Cette logique commence à s’immiscer progressivement dans le domaine des cryptomonnaies.
Le succès d’Hyperliquid et de Pump.fun repose sur le fait qu’elles n’utilisent pas la trésorerie générée par leurs activités pour réinvestir ou accumuler, mais pour la transformer en « pouvoir d’achat destiné à augmenter la demande pour leurs propres jetons ».
Cela change aussi la perception des investisseurs vis-à-vis des actifs crypto.
Les ventes d’iPhone restent importantes, mais les investisseurs qui croient en Apple savent qu’il existe un autre « moteur » : la rareté. Aujourd’hui, les traders commencent à adopter une vision similaire pour les jetons HYPE et PUMP — ils perçoivent désormais ces actifs comme porteurs d’un engagement clair : chaque transaction ou consommation liée à ce jeton a plus de 95 % de chances de se traduire par un « rachat et destruction sur le marché ».

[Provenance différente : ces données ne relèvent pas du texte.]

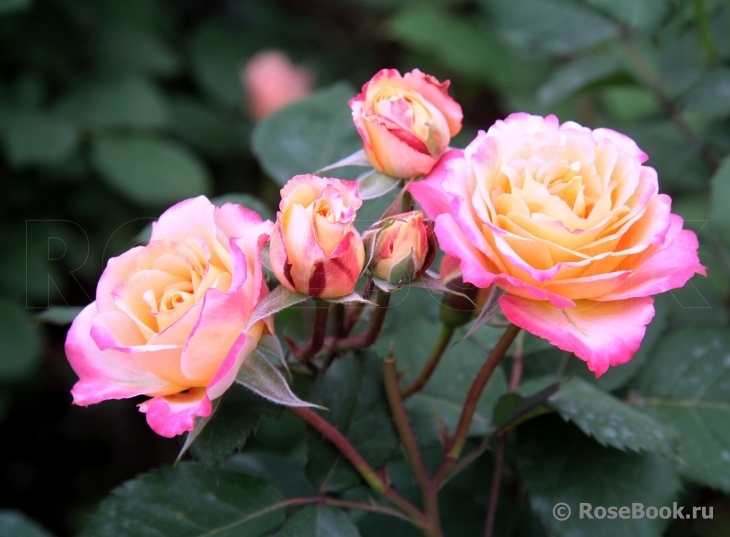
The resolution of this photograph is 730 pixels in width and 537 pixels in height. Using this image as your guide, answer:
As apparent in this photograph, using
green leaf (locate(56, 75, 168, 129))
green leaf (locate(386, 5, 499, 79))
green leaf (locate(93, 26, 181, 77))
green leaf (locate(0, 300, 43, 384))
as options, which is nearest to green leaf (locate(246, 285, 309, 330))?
green leaf (locate(0, 300, 43, 384))

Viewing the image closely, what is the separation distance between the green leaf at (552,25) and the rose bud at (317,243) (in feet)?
3.42

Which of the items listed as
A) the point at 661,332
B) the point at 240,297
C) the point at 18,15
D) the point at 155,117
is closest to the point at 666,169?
the point at 661,332

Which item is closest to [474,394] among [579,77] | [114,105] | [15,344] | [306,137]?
[306,137]

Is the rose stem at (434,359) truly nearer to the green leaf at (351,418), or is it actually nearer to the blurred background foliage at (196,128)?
the green leaf at (351,418)

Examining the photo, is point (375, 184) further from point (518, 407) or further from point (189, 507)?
point (189, 507)

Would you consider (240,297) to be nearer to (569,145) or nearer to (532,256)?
(532,256)

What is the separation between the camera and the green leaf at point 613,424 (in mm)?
813

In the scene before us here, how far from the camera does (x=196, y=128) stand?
238 cm

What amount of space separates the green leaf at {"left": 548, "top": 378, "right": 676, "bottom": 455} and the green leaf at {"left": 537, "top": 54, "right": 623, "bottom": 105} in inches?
34.0

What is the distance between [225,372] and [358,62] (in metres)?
2.59

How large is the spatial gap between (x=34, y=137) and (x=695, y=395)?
1.73 meters

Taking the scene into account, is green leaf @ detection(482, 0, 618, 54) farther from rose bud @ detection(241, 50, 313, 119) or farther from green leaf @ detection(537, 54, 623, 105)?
rose bud @ detection(241, 50, 313, 119)

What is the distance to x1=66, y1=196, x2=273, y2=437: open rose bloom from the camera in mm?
622

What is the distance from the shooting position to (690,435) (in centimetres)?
99
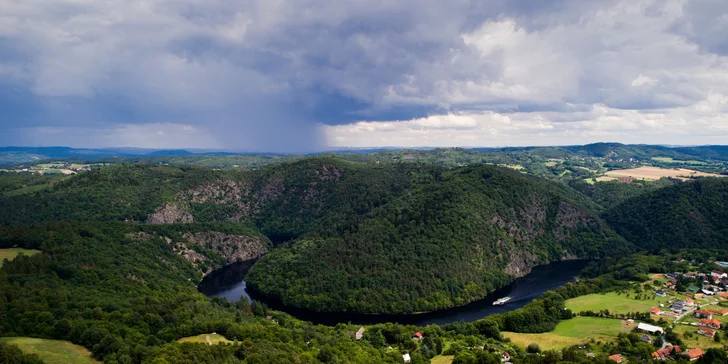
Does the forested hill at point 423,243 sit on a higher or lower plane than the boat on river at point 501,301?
higher

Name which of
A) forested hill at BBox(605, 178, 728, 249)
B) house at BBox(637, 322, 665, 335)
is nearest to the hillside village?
house at BBox(637, 322, 665, 335)

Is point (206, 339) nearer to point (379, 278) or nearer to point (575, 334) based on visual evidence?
point (575, 334)

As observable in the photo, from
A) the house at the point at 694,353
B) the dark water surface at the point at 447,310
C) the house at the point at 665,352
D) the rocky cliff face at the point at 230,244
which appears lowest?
the dark water surface at the point at 447,310

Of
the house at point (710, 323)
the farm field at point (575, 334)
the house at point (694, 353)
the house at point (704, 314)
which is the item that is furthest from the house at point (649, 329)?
the house at point (704, 314)

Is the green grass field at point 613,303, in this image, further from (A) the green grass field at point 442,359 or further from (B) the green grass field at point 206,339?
(B) the green grass field at point 206,339

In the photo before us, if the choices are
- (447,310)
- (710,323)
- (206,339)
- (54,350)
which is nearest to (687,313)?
(710,323)

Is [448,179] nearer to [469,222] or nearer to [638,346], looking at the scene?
[469,222]

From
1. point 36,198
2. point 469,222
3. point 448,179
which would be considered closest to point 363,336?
point 469,222
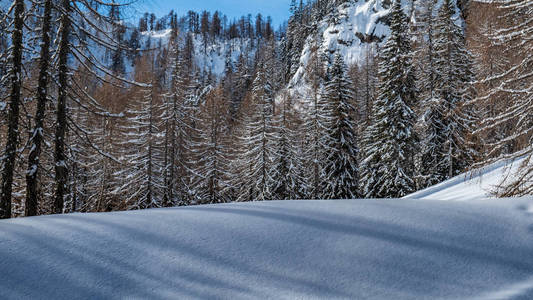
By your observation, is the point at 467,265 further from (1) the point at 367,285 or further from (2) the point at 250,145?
(2) the point at 250,145

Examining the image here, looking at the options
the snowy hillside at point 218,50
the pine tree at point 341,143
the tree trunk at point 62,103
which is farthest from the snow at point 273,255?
the snowy hillside at point 218,50

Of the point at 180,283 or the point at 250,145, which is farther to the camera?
the point at 250,145

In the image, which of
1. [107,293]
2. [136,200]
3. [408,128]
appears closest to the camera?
[107,293]

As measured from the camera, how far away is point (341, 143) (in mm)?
22812

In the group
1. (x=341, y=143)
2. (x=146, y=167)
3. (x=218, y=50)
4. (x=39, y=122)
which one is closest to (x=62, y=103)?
(x=39, y=122)

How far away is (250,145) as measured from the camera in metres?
25.3

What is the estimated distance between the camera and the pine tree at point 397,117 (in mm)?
20297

Mais l’exemple d’Apple révèle aussi un autre aspect : l’intensité des rachats dépend toujours de la solidité des flux de trésorerie sous-jacents. Que se passe-t-il si les revenus baissent ? Lorsque les ventes d’iPhone et de MacBook ralentissent, Apple peut compter sur sa puissante structure financière pour émettre de la dette et honorer ses engagements de rachat ; en revanche, Hyperliquid et Pump.fun n’ont pas ce « coussin » — si le volume de transactions diminue, les rachats s’arrêteront aussi. Plus important encore, Apple peut faire face à une crise en optant pour des dividendes, en développant ses services ou en lançant de nouveaux produits, alors que ces protocoles crypto n’ont pour l’instant aucun « plan de secours ».

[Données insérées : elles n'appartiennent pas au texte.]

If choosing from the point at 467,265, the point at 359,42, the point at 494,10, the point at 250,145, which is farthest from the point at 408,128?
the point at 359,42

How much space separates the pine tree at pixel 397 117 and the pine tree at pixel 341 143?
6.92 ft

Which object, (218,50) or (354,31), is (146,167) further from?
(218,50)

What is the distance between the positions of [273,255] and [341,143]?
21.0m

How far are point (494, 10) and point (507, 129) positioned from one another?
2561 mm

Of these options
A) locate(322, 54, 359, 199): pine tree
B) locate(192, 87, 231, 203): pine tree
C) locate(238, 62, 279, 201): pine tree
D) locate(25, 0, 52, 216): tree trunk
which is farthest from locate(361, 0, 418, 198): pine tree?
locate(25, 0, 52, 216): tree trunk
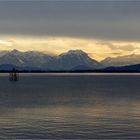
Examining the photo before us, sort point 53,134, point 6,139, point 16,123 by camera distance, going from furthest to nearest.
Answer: point 16,123, point 53,134, point 6,139

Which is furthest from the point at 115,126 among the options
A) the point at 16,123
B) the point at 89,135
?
the point at 16,123

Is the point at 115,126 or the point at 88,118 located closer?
the point at 115,126

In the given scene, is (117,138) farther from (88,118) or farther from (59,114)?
(59,114)

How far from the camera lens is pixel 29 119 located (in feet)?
151

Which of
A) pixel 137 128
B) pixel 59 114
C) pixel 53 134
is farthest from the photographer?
pixel 59 114

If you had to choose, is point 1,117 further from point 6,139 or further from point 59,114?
point 6,139

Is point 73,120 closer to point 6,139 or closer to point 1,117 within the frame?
point 1,117

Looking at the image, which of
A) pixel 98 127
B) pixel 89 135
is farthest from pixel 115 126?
pixel 89 135

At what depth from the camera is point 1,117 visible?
48.3m

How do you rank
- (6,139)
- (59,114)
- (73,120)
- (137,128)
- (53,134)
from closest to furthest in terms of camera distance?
(6,139) → (53,134) → (137,128) → (73,120) → (59,114)

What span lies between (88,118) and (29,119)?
245 inches

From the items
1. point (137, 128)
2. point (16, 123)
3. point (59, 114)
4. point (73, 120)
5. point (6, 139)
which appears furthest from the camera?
point (59, 114)

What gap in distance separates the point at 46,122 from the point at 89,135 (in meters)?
9.22

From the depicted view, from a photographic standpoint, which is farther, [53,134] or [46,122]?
[46,122]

Dans le domaine des cryptomonnaies, le risque de « dilution des jetons » persiste.
Apple n’a pas à craindre qu’un milliard de nouvelles actions inondent soudainement le marché, mais Hyperliquid, si : à partir de novembre 2025, près de 12 milliards de dollars de jetons HYPE seront débloqués pour les membres internes, une somme bien supérieure aux volumes rachetés quotidiennement.

@coinmarketcap
Apple contrôle librement la circulation de ses actions, alors que les protocoles crypto sont assujettis à des calendriers de déblocage gravés dans le marbre depuis des années.

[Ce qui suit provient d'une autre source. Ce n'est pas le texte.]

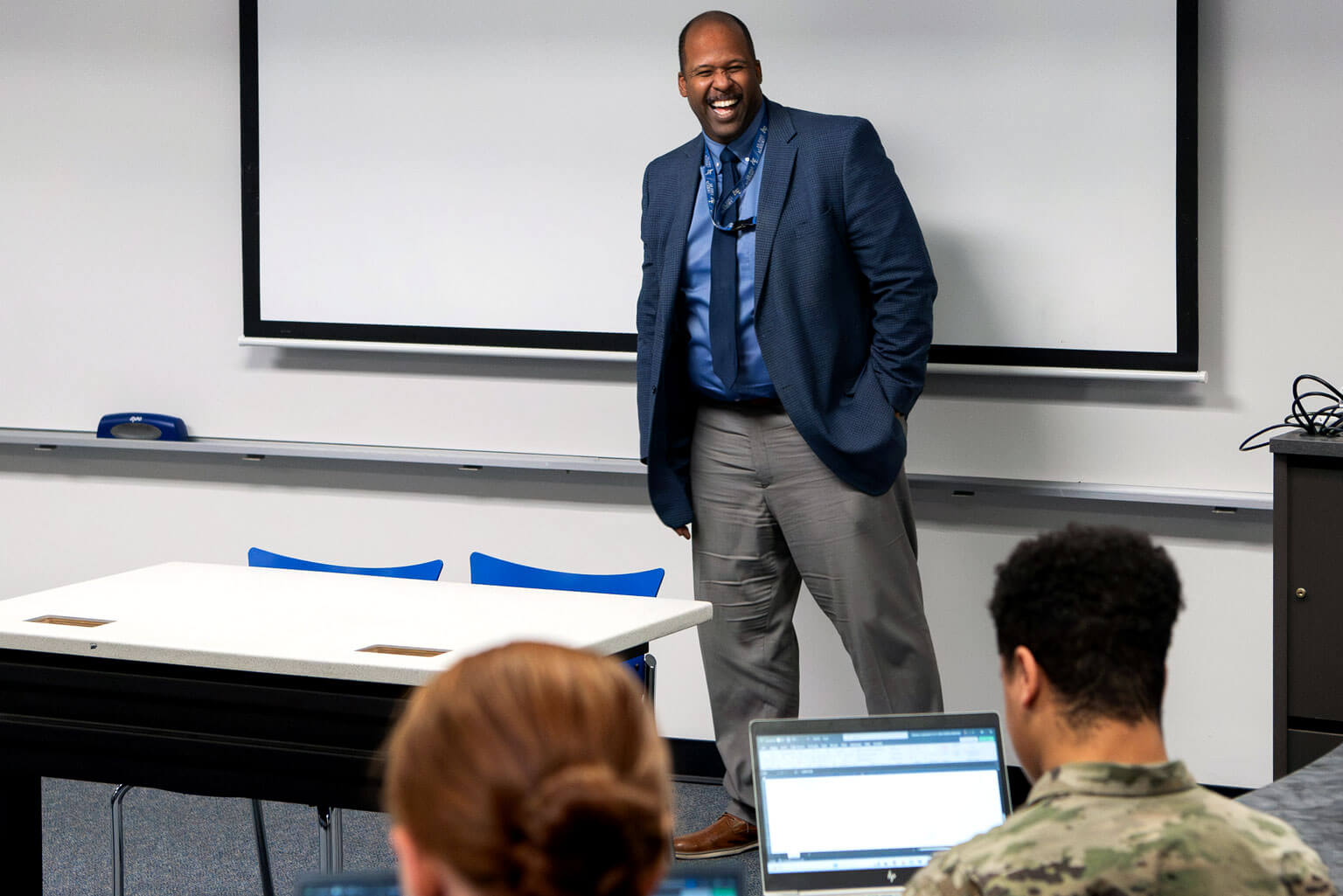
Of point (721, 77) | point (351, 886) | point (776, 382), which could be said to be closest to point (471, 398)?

Néanmoins, les investisseurs perçoivent la valeur de ce modèle et souhaitent y participer. La stratégie d’Apple est limpide, surtout pour ceux qui connaissent son histoire sur plusieurs décennies — en transformant ses actions en « produit financier », Apple a cultivé la fidélité de ses actionnaires. Aujourd’hui, Hyperliquid et Pump.fun cherchent à reproduire ce chemin dans l’univers crypto, mais avec une cadence plus rapide, un impact plus fort, et des risques bien plus élevés.